Glucas is a silent tiger. He's weaved through waves of mobs for 16 levels with the nimble footing of an Orient cat. Glucas is a guilt-free killer. His eyes are wet spheres of hate, and with his slave-girl companion Vette attached at the hip, he smells the piss-pants terror of his enemies and goes off path to cut down every Sithspawn he catches in his periphery. This kind of dedication to a constant and meaningless rampage of death explains why he's roughly one level higher than every other user in the game when they get their first personal Starship – something you tend to see roughly around level 15.
But after a long series of questlines, our Glucas was finally whisked away on an all-expenses paid trip to Dromund Kaas' spaceport where he's given his first set of keys for wheels of his very own.
As lackey to the mask-faced Darth Baras, he's spent the last few hours meandering through the Dark Temple, a nexus of dark energy where ancient weapons get sealed off from the outside world. Baras wants a torture device. The Ravager is what he has his eye on, something that forces the truth out of a person. Baras is looking to use this on a young spy who's infiltrated the Sith under command of Baras' arch enemy and has so far kept mum about the Republic secrets he's holding.
Glucas sucks the information out of the spy with the device. Baras' enemy has a young padawan under his wing, it turns out, who can sniff out dark Sith energy if it's hidden in the ranks of the Republic. Glucas needs to get off-world and find her, which more importantly means: Our boy is getting himself a ship.
The Starship. The Starship! Every complaint about TOR relating too closely to World of Warcraft gets fired directly into the Sun with the arrival of your first ship – something that takes the game far further into Mass Effect territory than Azeroth. The Starship is a massive piece of work, introduced via a cutscene that's shot like pornography for vehicle enthusiasts. The slow camera cuts between the wings and the engine, then a full ship-belly shot. It would be the stuff of comedy if it wasn't the climax of hours of developing your character and networking with Sith lords to get to this one dramatic point.
There's a whiff of ME2 in the design of the ship. Wandering inside, Glucas is greeted by Toovee Arrate, his personal factotum droid who explains the set up. The Astrogation console includes an updated map of the galaxy that you'll use to navigate through Space. Interstellar communication happens via a holoterminal in the main room of the ship.
But it's classic Star Wars in feel – and that's the important part. Despite the amount of Jedi and Sith roaming the world, many of TOR's worlds – including Dromund Kaas, the jungle planet Glucas currently calls home – can become faceless environments in the way that many MMO zones quickly devolve into. The planets of Star Wars are iconic but hours of Dromund Kaas turned the setting into little more than an endless pattern of trees and clearings. The appearance of the Sith ship brought Star Wars back into the game for the first time in hours.

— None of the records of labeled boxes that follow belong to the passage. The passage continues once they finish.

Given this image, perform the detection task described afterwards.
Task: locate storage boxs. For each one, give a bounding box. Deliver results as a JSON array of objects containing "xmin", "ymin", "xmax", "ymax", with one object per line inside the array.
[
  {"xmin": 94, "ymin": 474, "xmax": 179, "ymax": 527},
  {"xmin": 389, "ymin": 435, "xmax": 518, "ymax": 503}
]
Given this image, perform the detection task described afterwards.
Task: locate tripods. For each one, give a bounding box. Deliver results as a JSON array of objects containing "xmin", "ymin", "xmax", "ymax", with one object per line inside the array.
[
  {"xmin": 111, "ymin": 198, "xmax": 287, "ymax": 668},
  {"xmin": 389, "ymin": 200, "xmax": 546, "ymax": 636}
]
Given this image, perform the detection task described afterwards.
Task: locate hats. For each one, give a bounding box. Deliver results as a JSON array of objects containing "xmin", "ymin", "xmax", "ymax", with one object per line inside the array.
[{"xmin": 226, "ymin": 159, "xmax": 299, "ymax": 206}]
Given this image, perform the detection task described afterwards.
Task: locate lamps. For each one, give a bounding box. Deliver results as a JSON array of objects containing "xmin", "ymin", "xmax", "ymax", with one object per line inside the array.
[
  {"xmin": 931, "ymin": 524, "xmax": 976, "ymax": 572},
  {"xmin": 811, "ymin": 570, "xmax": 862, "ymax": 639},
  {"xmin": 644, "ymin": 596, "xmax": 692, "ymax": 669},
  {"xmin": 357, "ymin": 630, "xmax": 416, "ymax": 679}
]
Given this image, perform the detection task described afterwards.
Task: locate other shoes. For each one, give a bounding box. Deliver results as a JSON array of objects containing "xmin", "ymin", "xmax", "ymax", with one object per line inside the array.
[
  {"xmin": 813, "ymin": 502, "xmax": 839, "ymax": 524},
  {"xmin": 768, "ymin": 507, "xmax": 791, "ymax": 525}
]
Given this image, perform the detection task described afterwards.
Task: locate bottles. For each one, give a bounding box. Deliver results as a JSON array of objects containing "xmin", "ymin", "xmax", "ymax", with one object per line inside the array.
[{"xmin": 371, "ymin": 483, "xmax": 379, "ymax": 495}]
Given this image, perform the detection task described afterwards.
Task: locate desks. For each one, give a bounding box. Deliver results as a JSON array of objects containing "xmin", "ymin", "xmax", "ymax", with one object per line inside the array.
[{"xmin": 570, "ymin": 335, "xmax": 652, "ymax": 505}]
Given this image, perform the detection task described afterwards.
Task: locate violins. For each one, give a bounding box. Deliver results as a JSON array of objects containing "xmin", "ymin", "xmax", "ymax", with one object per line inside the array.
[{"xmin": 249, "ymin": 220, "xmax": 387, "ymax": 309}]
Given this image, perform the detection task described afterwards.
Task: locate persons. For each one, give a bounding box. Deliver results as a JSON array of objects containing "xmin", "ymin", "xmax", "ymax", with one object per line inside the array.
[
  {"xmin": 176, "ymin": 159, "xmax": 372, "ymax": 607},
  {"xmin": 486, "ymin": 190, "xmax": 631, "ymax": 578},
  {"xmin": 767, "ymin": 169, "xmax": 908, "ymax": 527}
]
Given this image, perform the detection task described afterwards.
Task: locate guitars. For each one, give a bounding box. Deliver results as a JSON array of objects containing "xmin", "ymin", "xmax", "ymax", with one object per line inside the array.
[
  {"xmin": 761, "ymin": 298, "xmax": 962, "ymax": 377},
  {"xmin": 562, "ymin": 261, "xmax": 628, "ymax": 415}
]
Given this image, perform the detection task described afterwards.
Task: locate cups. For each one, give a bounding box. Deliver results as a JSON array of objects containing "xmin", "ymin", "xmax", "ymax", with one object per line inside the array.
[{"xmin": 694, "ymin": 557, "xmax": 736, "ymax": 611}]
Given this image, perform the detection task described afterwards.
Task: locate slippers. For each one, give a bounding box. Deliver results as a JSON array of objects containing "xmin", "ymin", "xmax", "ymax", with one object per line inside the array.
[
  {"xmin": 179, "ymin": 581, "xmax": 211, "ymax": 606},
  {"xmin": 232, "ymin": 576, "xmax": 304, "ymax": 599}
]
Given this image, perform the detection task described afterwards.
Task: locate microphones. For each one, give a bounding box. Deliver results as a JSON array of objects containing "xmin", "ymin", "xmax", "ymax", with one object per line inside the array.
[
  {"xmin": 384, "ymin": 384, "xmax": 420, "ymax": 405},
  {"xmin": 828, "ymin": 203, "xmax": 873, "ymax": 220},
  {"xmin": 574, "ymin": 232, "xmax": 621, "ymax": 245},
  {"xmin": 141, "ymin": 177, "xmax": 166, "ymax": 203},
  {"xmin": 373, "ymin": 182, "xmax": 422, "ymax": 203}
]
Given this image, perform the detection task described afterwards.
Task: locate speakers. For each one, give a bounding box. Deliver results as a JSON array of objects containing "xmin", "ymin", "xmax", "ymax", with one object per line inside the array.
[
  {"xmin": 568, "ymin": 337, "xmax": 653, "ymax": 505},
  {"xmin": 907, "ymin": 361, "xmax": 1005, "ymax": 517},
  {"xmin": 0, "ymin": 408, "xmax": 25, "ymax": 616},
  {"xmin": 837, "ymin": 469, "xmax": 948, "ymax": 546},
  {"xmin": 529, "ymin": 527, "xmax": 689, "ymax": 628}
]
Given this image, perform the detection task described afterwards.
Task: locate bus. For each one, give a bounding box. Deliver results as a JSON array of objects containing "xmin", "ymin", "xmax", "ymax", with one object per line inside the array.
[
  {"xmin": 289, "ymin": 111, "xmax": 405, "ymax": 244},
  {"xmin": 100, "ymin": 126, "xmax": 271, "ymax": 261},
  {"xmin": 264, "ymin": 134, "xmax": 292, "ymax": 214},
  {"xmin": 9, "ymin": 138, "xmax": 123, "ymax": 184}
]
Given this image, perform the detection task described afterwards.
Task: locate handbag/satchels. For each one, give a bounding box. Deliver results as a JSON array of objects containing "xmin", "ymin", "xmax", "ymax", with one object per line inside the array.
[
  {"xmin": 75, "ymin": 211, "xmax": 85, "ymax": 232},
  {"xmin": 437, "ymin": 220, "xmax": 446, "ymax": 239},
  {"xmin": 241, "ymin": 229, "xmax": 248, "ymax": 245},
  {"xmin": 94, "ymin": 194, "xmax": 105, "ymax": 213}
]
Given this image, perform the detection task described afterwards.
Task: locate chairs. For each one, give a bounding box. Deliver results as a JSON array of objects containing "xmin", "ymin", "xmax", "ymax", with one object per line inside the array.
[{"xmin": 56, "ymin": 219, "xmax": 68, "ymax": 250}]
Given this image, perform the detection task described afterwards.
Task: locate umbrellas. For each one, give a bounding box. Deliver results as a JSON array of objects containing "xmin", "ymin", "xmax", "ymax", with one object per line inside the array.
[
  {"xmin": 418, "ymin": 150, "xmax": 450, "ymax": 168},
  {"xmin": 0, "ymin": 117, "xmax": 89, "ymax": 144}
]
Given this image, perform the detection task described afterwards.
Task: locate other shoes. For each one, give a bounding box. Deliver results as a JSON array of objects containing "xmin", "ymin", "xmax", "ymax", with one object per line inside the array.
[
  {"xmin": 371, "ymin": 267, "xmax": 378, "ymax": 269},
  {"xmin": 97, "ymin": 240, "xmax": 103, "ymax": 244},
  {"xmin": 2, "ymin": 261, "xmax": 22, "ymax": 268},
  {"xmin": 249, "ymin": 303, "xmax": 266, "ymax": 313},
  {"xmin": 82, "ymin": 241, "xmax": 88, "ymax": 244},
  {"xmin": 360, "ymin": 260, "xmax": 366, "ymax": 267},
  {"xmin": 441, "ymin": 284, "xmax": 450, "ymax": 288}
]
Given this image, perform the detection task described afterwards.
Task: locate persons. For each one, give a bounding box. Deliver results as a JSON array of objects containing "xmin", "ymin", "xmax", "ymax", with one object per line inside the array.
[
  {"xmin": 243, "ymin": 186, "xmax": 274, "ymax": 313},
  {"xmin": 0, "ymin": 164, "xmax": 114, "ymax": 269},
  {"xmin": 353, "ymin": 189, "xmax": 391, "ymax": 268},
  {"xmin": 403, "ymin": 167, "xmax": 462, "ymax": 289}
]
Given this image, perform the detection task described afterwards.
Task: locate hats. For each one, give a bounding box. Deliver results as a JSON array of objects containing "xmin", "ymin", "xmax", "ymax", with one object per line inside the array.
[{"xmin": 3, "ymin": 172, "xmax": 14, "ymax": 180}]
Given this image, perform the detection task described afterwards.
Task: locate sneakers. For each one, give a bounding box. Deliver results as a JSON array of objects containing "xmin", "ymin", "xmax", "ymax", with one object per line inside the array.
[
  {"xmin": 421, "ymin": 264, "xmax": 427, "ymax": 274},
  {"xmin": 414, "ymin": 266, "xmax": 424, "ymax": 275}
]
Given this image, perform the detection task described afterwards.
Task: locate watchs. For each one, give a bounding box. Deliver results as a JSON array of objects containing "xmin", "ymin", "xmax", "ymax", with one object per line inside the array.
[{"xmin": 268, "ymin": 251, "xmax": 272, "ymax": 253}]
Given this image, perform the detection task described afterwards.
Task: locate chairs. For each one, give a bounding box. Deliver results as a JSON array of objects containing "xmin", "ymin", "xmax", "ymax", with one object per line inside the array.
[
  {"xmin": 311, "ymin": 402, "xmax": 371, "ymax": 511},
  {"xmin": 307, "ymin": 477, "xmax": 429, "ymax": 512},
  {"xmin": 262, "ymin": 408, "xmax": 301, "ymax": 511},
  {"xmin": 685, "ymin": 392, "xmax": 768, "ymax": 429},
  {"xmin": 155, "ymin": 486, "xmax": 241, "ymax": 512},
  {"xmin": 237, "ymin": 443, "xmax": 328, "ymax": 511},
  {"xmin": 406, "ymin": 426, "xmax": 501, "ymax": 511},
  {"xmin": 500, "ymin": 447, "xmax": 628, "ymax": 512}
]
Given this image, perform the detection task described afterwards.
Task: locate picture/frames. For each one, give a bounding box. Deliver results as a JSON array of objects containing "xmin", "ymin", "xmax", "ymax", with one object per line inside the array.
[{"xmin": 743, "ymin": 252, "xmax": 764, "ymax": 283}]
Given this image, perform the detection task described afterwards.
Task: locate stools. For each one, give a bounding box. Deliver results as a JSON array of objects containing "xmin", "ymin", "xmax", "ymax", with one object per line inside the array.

The ship looks and feels like what the franchise should be, and it's proof that the feeling of being nine and making "wrrvvhh" sounds while you swing a stick is equally important to Star Wars' legacy as its lore is. More importantly, it's a ship that is yours. It's rare for an MMO to give you something that can't be shared or traded - World of Warcraft's promised housing system never reared its head in the end, and Guild Housing in general is a rarity in these games. If you didn't have some level of deeper attachment to the game while cultivating your character's personality, you will when you're handed your own bloody space ship.
This is the end of Glucas' Dromund Kaas chapter. Now he has free reign of the galaxy. Wrrvvhh.